Good for You: A Novel (48)



“Are you sure?” he said.

“Please,” she said, pressing her mouth against his neck. “Now.”

Yet again, Wyatt carried her upstairs—but this time, Aly remembered everything.

The way he pulled her shirt over her head, then tore off his own. How her skin felt electric as their limbs tangled together. How he bent over her on the bed in reverence and kissed every inch of her until she couldn’t take it another second. The way they both cried out when he entered her, and immediately found a rhythm so good, so satisfying that Aly marveled as she moved beneath him. Now she understood the difference between having sex and having someone make love to you. When she came, she didn’t think about how her face looked, and she didn’t squeeze her eyes closed. Instead, she stared up at Wyatt, who was staring back in wonder, and she held his gaze until he had finished, too.

Afterward, they lay side by side on the bed, breathing hard and staring at the ceiling. Only then did Aly’s fear begin to resurface. Was he going to tell her he shouldn’t have? That he’d somehow betrayed Luke or made a terrible mistake?

But instead of saying anything like that, Wyatt leaned onto one elbow and kissed her tenderly. Then he whispered, “No matter what happens next, I want you to know that I’ll never hurt you, Aly. I promise.”





TWENTY-FOUR


“Aly?”

“Yeah?” she said.

It was early the following morning, and Wyatt had just stirred beside Aly in bed. She hadn’t expected to literally spend the night with him, but after they’d scarfed down sandwiches he’d thrown together for dinner, they’d immediately gone back up to her bedroom. Once they’d finally exhausted each other, they had fallen asleep side by side. If she’d dreamt, she couldn’t remember it, and she’d awoken feeling downright refreshed.

“I need to tell you something,” said Wyatt, who was still lying beneath the covers.

Her stomach sank—so much for refreshed! How foolish she’d been, to spend the evening convincing herself that the other shoe wouldn’t drop. It always dropped.

“Are you going to tell me why you were so rude to me when we met in New York all those years ago?” she said, raising her eyebrows. “Because that was so weird. I hated you after that.”

He grimaced. “You want the truth?”

“You know I do.”

“I thought you were beautiful, and if you hadn’t been Luke’s sister, I would’ve asked you out immediately. But you were, and I didn’t want to creep on my best friend’s sister.”

She laughed. “Yet here you are. Creeping.”

“Little bit,” he said. His expression shifted. “That’s not what I was going to say, though.”
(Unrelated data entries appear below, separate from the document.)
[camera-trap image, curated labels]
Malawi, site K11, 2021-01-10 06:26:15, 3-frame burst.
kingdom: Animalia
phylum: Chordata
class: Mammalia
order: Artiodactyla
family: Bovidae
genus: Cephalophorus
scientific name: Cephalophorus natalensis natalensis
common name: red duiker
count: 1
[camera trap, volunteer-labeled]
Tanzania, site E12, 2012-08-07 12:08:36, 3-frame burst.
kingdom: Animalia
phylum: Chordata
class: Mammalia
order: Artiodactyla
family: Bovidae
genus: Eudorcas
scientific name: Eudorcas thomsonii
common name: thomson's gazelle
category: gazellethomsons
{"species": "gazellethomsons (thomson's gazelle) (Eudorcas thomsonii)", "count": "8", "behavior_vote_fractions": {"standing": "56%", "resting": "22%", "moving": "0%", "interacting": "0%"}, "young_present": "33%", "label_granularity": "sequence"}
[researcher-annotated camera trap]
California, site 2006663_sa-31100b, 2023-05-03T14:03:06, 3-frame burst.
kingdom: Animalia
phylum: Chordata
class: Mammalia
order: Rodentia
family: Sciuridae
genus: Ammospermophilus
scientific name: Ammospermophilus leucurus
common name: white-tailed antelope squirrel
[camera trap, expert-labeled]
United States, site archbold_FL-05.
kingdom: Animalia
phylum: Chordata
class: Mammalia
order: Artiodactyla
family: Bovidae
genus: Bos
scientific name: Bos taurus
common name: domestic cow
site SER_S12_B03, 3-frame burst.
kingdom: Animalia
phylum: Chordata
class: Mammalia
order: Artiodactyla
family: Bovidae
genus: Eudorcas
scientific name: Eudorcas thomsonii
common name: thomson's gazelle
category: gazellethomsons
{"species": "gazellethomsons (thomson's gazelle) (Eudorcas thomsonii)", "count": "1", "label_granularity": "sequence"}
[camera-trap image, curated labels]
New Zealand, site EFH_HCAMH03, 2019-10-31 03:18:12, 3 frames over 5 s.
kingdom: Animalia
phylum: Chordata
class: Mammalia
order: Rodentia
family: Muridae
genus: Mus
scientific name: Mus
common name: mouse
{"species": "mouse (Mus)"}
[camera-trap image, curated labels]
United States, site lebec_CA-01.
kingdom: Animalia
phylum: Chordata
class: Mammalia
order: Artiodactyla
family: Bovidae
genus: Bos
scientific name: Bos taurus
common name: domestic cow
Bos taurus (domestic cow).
“Is this about Luke?” she said, because she’d just recalled what Wyatt had said about her brother the other day: I never should have let it happen. I still don’t understand why he chose to go anyway. She’d been too inebriated to dwell on it then. Now it struck her as curious, maybe even ominous. Did Wyatt know something he wasn’t telling her?

Now he looked upset. “Sort of,” he said.

“Wyatt,” she said, rubbing the sleep from her eyes, “just tell me. The longer you make me wait, the more my imagination is going to spin out of control.”

He glanced across the room, away from her, and her stomach lurched again. Then he said, “My sister died when I was thirteen.”

Aly startled. “I . . . don’t even know what to say. I’m sorry. I had no idea.” Her chest flooded with guilt. Of course he’d understood her pain. He’d lived through it.

“It’s okay,” he said, meeting her eyes. “I don’t really talk about it.”

“I’m so sorry. Thank you for telling me.”

He closed his eyes for a moment. “I am, too. I just thought you should know why I’ve been moping around. Obviously, losing Luke was awful all by itself. But it also brought up some old issues for me. Then when you got here, and I saw how you were struggling . . . It’s just been a lot to handle. I’m sorry, Aly. I know I’ve been weird. I’m trying not to be, but it’s hard sometimes. And now we’re doing this,” he said, smiling softly at her. “I might get even weirder.”

“It’s okay,” she said, throwing her arms around him. She wanted to kiss him until he forgot; she wanted to weep. What was wrong with this world, that the best people were taken too soon? “What was your sister’s name?” she asked.

“Ruby. She was eight. She had pediatric glioblastoma—it’s a type of brain cancer. They have better treatments for it now, but back then . . . nothing worked.”

She hugged him. “Oh, Wyatt.”

“I know,” he said, kissing her forehead. “I know you get it.”

“Do you have any other siblings?”

He shook his head. “My parents weren’t control freaks until after everything happened with Ruby. At first, they just wanted to keep me . . . alive, I guess. But it wasn’t long before they started wanting to orchestrate every last detail—who I dated, where I went to school, what I did for a living, even which apartment I chose and what kind of clothes I wore. My mother called me twice a day, no matter what, just to check in.”